Nah, masalah yang terakhir ini yang kemarin terjadi. FYI, tiga hari setelah aku ulang tahun kan Mas Catur juga ulang tahun. Beberapa bulan sebelumnya, aku udah nanya-nanya dia pengen kado apa *secara aku ini orangnya well-prepared gitu loh*. Tapi seperti biasa, dia cuma bilang ”terserah”. Dan pada dasarnya Mas Catur ini orangnya aneh, nggak punya kesukaan dan minat yang jelas terhadap sesuatu, jadi aku makin bingung aja mau beliin apa. Kalau aku kan jelas, kesukaanku buku, jadi nggak perlu repot cariin sesuatu buat aku. Dikasih buku udah seneng banget.

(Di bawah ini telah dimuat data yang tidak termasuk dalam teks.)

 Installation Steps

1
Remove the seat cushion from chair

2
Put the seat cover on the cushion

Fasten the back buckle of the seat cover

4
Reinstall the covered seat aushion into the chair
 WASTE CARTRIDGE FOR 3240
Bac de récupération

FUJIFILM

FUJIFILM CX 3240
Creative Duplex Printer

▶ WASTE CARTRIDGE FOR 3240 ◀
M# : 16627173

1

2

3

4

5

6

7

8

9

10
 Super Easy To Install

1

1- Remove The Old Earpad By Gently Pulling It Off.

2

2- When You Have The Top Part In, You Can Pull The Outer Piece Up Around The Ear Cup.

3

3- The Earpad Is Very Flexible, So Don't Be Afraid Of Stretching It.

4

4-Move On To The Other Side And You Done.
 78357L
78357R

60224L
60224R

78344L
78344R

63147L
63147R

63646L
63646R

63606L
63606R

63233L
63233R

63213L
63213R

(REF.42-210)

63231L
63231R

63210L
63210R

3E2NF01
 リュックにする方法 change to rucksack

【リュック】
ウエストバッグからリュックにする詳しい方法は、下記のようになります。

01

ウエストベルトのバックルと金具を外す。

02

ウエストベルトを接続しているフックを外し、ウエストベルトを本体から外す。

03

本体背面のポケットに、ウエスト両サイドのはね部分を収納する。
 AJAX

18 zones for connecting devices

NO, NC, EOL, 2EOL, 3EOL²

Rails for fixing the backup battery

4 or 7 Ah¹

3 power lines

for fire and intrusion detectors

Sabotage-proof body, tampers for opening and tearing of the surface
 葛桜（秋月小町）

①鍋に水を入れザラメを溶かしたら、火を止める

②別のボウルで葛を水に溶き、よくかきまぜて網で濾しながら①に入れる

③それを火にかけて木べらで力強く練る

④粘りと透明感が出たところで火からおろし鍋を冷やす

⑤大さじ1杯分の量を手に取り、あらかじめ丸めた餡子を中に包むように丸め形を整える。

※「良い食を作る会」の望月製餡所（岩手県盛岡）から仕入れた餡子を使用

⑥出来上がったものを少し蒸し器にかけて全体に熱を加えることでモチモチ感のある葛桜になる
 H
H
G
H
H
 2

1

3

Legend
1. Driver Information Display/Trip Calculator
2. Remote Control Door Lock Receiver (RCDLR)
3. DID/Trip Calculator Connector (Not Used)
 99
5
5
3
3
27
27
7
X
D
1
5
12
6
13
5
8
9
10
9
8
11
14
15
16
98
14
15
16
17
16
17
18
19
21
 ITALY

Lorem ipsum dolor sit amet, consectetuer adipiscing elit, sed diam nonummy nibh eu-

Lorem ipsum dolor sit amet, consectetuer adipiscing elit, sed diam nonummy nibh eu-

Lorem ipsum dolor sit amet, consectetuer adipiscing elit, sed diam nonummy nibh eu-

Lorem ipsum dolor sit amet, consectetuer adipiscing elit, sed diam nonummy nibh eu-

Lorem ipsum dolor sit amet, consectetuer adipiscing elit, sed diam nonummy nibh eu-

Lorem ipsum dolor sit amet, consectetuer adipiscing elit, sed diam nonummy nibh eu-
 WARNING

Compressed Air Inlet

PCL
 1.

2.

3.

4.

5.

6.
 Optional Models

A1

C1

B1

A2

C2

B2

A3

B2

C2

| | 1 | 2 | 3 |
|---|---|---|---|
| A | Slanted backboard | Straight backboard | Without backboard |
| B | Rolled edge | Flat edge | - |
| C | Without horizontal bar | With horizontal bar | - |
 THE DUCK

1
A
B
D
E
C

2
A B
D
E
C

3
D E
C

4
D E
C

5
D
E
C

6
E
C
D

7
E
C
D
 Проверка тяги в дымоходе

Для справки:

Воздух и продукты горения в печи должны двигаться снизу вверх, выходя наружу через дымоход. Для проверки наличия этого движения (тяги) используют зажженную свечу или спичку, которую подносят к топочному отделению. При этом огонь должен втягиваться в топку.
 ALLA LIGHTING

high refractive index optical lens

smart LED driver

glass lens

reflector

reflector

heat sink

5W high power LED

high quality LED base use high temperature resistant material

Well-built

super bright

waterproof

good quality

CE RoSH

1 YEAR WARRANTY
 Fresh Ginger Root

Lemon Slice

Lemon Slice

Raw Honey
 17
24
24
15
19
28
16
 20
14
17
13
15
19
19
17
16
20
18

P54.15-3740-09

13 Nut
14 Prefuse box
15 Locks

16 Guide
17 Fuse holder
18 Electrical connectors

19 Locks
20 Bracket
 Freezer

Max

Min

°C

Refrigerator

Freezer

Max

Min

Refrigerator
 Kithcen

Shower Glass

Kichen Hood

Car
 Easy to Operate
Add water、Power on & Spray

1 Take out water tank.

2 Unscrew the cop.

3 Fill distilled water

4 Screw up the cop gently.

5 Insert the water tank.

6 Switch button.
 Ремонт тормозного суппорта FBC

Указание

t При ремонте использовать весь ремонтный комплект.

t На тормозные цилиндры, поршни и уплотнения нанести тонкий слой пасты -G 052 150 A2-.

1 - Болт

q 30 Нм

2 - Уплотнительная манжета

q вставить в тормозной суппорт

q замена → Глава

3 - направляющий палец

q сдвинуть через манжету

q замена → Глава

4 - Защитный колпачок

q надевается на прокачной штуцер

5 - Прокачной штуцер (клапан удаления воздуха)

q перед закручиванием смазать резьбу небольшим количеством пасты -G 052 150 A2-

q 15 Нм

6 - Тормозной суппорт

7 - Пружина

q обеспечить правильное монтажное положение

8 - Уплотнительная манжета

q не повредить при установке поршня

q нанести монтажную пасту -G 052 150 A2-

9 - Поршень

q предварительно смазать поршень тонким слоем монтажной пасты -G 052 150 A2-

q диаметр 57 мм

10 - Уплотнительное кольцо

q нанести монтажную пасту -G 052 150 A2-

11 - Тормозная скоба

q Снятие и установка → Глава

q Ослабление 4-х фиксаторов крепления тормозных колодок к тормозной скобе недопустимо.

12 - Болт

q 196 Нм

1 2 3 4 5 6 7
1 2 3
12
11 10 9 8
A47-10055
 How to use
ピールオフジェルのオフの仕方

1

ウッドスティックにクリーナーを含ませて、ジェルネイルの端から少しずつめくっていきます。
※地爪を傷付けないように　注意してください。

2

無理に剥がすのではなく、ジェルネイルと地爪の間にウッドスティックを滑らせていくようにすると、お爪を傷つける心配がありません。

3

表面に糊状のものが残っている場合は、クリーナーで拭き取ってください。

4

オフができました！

Back to Mas Catur. Dulu sekali... rasa-rasanya dia pernah cerita kalau dia suka dikasih barang-barang berupa outfit dan aksesorisnya *mmm, kapan ya dia pernah cerita itu?*. Nah, jadi selama dua tahun ini, dia selalu kukado baju.

Dan parahnya, aku tu rada-rada nggak bakat dalam memperkirakan ukuran badan seseorang, jadi ya cuma dikira-kira aja. Alhasil, selama dua tahun ini, baju yang kukasih ke dia selalu kekecilan :(( Padahal milih-milih modelnya udah makan waktu seharian sendiri, hiks...

Yang bikin aku geli, dia bersikap seolah nggak ada apa-apa kalau aku minta maaf karena bajunya kekecilan, trus dia dengan senang hati memakainya keesokan harinya. Saat-saat awal aku minta maaf, dia bilang ”Nggak kok, nggak kekecilan.” tapi trus lama-lama jadi bilang ”Nggak apa-apa kok.”

Wuaaaa, berarti emang bener kekecilan to. Lama-lama dia juga mengakuinya. Hiks, sedih. Tahun-tahun berikutnya nggak akan kukado baju ah. Bikin nggak enak jadinya. Atau kalaupun dia pengen dikado baju, belinya harus sama dia juga aja ya. Biar dia milih-milih sendiri.